江見睡院という人となりが見える気がした。少しでも親の責務の一端を担いたいと思っているのだ。

《宝探し屋》として潜入したこの学園で愛する女と出会い、身ごもり、悲劇に見舞われて女は死んだ。子供は生きていた。18年間も放置したも同然の息子が助けてくれた。その感動が江見睡院の自我を保ってくれたのだとしたら、もう少し付き合う義務が私にはあるのだろう。
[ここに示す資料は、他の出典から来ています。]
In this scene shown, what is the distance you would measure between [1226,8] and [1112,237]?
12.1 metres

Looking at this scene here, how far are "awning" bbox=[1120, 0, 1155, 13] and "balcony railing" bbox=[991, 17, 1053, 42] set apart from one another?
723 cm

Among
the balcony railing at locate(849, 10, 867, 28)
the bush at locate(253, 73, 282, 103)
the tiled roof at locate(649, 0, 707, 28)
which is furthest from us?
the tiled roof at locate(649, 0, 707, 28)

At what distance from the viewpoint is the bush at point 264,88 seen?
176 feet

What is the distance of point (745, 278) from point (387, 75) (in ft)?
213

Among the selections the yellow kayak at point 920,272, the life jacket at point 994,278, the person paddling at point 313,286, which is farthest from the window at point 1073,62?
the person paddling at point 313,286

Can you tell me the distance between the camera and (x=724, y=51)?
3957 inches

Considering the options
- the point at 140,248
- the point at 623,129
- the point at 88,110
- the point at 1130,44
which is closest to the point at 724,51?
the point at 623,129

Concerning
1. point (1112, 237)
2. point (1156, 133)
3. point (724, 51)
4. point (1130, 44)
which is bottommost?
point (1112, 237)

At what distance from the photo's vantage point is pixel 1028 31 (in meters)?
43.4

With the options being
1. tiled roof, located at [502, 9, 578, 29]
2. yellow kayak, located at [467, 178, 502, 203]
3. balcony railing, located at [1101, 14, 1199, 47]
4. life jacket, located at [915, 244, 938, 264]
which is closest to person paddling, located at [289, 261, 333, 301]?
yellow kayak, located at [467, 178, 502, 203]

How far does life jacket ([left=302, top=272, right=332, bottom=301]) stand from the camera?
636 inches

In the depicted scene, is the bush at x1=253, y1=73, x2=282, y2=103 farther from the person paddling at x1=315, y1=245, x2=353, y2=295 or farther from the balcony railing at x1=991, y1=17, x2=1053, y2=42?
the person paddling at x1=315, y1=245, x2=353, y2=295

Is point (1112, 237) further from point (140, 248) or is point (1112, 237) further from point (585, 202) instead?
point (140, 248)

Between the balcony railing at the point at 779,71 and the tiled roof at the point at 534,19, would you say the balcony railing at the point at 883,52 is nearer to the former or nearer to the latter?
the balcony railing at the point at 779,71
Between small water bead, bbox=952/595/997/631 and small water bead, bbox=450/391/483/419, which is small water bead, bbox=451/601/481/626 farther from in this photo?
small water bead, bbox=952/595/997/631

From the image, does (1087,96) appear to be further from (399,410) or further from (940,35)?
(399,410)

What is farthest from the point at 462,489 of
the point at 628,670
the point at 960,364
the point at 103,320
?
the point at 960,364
江見睡院は明瞭な親としての責任観念から、子供の運命の最大責務者とならなければならない。幾多の親の責任感と切実な愛情を送りたい、報いたいと本気で思っているようだから。すべて虚構だと突きつけられても体が拒否反応を起こしているのかもしれない。だがそれが狂言かどうかまでは私はわからない。

それによって江見睡院が少しでも前向きに生きてくれるならそれでもいい気がした。なにせ18年である。いくら強靭な精神力をもつ《宝探し屋》でも妄執を手放せないくらい理性がどこかひび割れていてもおかしくはないだろう。まともでもまともでいない振りをしたくなるくらいには、江見睡院に横たわる現実は辛辣極まりないのだから。